In this New York Times article, authors Charlie Savage, Eric Schmitt, Azmat Khan, Evan Hill and Christoph Koettl write about the newly declassified footage of the U.S.’ MQ-9 Reaper drone killing 10 innocent civilians including 7 children in Kabul, Afghanistan on August 29, 2021.
The U.S. military released two videos of their wrongful airstrike, and although this was a ‘rare step’ by them, the recordings had unfortunately been cut down from eight hours to a total of twenty-five minutes. This sparked controversy and raised questions among the journalists of the Times. They indicated that it is unclear what happened to the remaining footage, but this “may be the subject of further litigation”. The videos can be viewed here.

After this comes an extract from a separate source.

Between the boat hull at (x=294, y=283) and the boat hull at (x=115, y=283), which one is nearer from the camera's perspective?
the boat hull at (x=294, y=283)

The Times’ next steps was to provide a detailed video where the authors describe the actions taken by the U.S. military before wrongfully targeting a presumed IS terrorist. American operators surveilled a white Toyota Corolla for eight hours thinking it was an IS terrorist preparing to detonate a bomb at the Hamid Karzai International Airport in Afghanistan. This was due to a suicide bomber killing at least 182 civilians including 13 American troops a few days earlier. They thus took every precaution to kill any believed threat. After the drone had killed the ‘target’ in the white Toyota Corolla, it was later found out to be Zemari Ahmadi, an employee at Nutrition and Education International, a California-based aid organisation. Children and family members of Zemari were killed alongside him.
The journalists who have written this article make it clear that even the most trained drone operators can get their suspicions wrong, which can evidently lead to disastrous effects. The Times retrieved a collection of military reviews concerning the civilian casualties in the air war against IS in Iraq and Syria, and found multiple ‘confirmation bias’ incidents. This proves that remote-operated drones still lead to unrightful civilian deaths.
The authors conclude the article by indicating that the U.S. government offered to pay compensation to the victims’ families and aid workers from Nutrition and Education International. However, Hina Shamsi, the lawyer representing these clients, has indicated that no such compensation has been provided to this day. This case is an example of one of many where innocent civilians have become bystanders of the remote war in Afghanistan. The U.S. is a strong example of a state that lacks transparency and accountability when it comes to acknowledging the civilian harm cases. Alongside the U.S., no other country conducting remote warfare has been legally responsible for the collateral damage caused by them.